Google Home – Answer to a question no one asked

We were lounging around the living room enjoying our social evening when my wife called out, “Hey google, let’s play a game!”

The Google Home device lit up at the request and announced a few game choices. She picked one, chose the number of players and then we listened as the Google Home poorly explained the complicated rules. Once started, Google Home called on player two to answer the question. Though confused by the rules, one of the guests chimed in loudly, “Two!”

Silence.

After several seconds, Google announced that player two should have said, “Two” and that that player was now out of the game. Annoyed, we switched topics and took turns asking Google to define words, play music, and give us the weather. While we often did get the definition, or song, or the temperature, far too many times is would make an empty promise that, though it couldn’t help us yet, it was getting better. Some definitions would stop right in the middle of a word or fail right after it gave us the title of the website. No definition delivered. When a song wasn’t available on Spotify, we would ask it to cast Youtube to the living room. About half the time it sent the video to the TV, but for the other 50% it told us that we needed to subscribe to YouTube Red. Additionally, Google Home still won’t play half of my playlists since it can’t seem to understand the playlist names. They aren’t complicated. One of them is titled “Upwards”. After 20 minutes of various people shouting, “OK Google,” or some variant, the novelty wore off. It was frustrating to use and annoying each time it failed to perform.
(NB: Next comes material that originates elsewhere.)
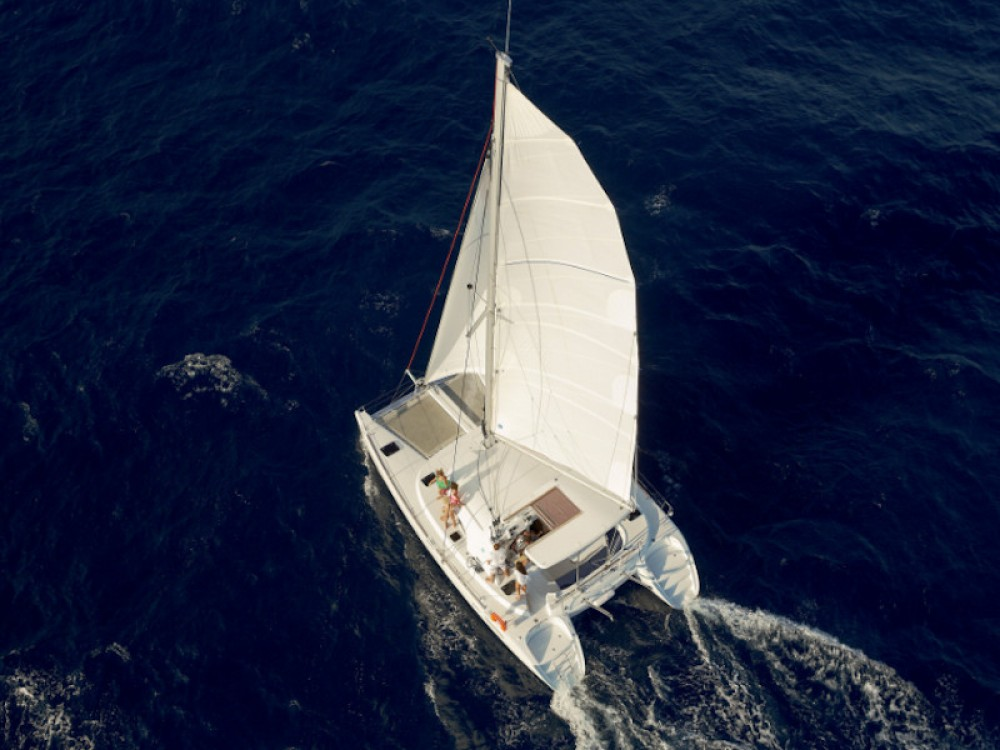 Hire Catamaran with or without skipper Lagoon Vibo Valentia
The problem with the device is pretty straight forward. Everyone in the room already had Cortana, Siri, or the Google Assistant on their phone. In fact, on many occasions, trying to talk to the Google Home activated the Google Assistant on mobile devices causing people to stop mid-sentence to turn their screen off or utter an expletive about their respective device. Google Home would then try to respond to “What is the weather like in – what the $#^@… it turned my phone on again!”. Google Home doesn’t offer anything we didn’t already have. Google Assistant can control the TV. Siri can play music. Cortana can play games. The Google Home is a product does no more than your phone already does, but lacks a screen or buttons which make it useful. Android Wear, Samsung Gear, and WatchOS can take voice commands to play music through speakers, set timers, and send text messages.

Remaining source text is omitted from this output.